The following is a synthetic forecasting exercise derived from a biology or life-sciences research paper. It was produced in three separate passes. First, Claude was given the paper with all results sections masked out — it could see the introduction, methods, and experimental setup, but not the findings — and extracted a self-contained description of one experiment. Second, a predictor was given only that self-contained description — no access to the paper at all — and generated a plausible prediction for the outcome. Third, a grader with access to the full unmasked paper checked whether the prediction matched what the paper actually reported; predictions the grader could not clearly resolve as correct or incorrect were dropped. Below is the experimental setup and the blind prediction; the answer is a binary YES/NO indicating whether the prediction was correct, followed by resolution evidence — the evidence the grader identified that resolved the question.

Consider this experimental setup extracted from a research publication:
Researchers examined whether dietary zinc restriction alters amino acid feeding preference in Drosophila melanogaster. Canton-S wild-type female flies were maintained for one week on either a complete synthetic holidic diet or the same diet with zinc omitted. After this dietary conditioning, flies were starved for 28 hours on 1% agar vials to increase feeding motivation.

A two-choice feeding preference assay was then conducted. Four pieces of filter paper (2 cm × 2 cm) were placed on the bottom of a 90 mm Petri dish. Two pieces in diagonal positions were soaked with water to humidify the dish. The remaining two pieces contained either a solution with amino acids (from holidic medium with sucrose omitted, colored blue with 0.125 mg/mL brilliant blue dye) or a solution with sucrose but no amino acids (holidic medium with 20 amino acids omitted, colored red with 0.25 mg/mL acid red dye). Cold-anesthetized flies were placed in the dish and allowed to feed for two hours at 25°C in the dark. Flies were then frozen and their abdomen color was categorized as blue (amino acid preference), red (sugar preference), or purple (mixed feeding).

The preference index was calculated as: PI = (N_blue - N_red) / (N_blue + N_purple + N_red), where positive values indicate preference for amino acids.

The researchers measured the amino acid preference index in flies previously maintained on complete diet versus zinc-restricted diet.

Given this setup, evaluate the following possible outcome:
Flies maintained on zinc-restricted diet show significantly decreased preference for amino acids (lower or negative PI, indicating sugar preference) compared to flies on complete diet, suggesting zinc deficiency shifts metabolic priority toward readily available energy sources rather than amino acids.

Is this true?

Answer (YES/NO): NO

----

PROBLEM DETAILS
One inclusive range is required: first line of the data through the line containing "Researchers examined whether". Set it down exactly and output nothing else.

SOLUTION TO THE PROBLEM
The following is a synthetic forecasting exercise derived from a biology or life-sciences research paper. It was produced in three separate passes. First, Claude was given the paper with all results sections masked out — it could see the introduction, methods, and experimental setup, but not the findings — and extracted a self-contained description of one experiment. Second, a predictor was given only that self-contained description — no access to the paper at all — and generated a plausible prediction for the outcome. Third, a grader with access to the full unmasked paper checked whether the prediction matched what the paper actually reported; predictions the grader could not clearly resolve as correct or incorrect were dropped. Below is the experimental setup and the blind prediction; the answer is a binary YES/NO indicating whether the prediction was correct, followed by resolution evidence — the evidence the grader identified that resolved the question.

Consider this experimental setup extracted from a research publication:
Researchers examined whether dietary zinc restriction alters amino acid feeding preference in Drosophila melanogaster. Canton-S wild-type female flies were maintained for one week on either a complete synthetic holidic diet or the same diet with zinc omitted. After this dietary conditioning, flies were starved for 28 hours on 1% agar vials to increase feeding motivation.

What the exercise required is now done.